━━━━━ Data for the task

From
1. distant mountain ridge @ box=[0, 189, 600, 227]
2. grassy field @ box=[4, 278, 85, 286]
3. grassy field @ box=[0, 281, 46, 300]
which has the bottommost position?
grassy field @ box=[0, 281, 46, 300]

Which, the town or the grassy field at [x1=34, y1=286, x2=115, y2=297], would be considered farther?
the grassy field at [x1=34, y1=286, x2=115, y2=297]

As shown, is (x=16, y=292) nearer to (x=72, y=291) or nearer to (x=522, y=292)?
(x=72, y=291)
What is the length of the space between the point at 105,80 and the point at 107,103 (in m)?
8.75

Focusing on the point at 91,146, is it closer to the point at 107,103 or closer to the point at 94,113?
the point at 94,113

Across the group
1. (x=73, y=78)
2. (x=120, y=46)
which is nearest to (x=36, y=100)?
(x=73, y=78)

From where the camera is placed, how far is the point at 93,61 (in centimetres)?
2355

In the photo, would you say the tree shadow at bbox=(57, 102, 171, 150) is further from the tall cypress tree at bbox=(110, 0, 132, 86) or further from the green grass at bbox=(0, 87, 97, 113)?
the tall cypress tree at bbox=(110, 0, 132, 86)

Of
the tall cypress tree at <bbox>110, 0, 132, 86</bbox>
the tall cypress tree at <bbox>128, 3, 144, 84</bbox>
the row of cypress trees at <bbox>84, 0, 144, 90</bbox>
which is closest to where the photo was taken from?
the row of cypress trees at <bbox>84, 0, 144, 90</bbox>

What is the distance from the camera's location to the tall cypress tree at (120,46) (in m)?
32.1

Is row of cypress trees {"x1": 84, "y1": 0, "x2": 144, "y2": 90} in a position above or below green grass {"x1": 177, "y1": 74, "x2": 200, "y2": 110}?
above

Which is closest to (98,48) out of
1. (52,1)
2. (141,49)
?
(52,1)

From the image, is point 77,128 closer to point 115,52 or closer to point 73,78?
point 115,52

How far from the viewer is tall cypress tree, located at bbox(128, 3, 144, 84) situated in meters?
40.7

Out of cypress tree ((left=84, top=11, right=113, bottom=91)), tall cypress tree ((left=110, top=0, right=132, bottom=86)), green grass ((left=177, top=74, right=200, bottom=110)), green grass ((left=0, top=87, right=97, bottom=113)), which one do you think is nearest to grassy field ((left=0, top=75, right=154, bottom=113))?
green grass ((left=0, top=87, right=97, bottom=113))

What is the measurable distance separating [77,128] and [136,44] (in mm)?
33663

━━━━━━━━━━

## Work to complete
Copy all of the material above word for word, without changing anything.

## Response
From
1. distant mountain ridge @ box=[0, 189, 600, 227]
2. grassy field @ box=[4, 278, 85, 286]
3. grassy field @ box=[0, 281, 46, 300]
which has the bottommost position?
grassy field @ box=[0, 281, 46, 300]

Which, the town or the grassy field at [x1=34, y1=286, x2=115, y2=297], would be considered farther?
the grassy field at [x1=34, y1=286, x2=115, y2=297]

As shown, is (x=16, y=292) nearer to (x=72, y=291) or nearer to (x=522, y=292)?
(x=72, y=291)
What is the length of the space between the point at 105,80 and the point at 107,103 (in m)?
8.75

Focusing on the point at 91,146, is it closer to the point at 107,103 or closer to the point at 94,113?
the point at 94,113

Across the group
1. (x=73, y=78)
2. (x=120, y=46)
which is nearest to (x=36, y=100)?
(x=73, y=78)

From where the camera is placed, how far is the point at 93,61 (in centimetres)?
2355

In the photo, would you say the tree shadow at bbox=(57, 102, 171, 150) is further from the tall cypress tree at bbox=(110, 0, 132, 86) or further from the green grass at bbox=(0, 87, 97, 113)?
the tall cypress tree at bbox=(110, 0, 132, 86)

Of
the tall cypress tree at <bbox>110, 0, 132, 86</bbox>
the tall cypress tree at <bbox>128, 3, 144, 84</bbox>
the row of cypress trees at <bbox>84, 0, 144, 90</bbox>
which is closest to where the photo was taken from?
the row of cypress trees at <bbox>84, 0, 144, 90</bbox>

What is the distance from the camera's location to the tall cypress tree at (120,46) (in m)?
32.1

Is row of cypress trees {"x1": 84, "y1": 0, "x2": 144, "y2": 90} in a position above or below green grass {"x1": 177, "y1": 74, "x2": 200, "y2": 110}?
above

Which is closest to (98,48) out of
1. (52,1)
2. (141,49)
?
(52,1)

From the image, is point 77,128 closer to point 115,52 or closer to point 73,78?
point 115,52

How far from the viewer is tall cypress tree, located at bbox(128, 3, 144, 84) situated in meters?
40.7

Out of cypress tree ((left=84, top=11, right=113, bottom=91)), tall cypress tree ((left=110, top=0, right=132, bottom=86)), green grass ((left=177, top=74, right=200, bottom=110)), green grass ((left=0, top=87, right=97, bottom=113)), which one do you think is nearest to grassy field ((left=0, top=75, right=154, bottom=113))?
green grass ((left=0, top=87, right=97, bottom=113))

What is the measurable distance separating [77,128] and [136,44] (in mm)?
33663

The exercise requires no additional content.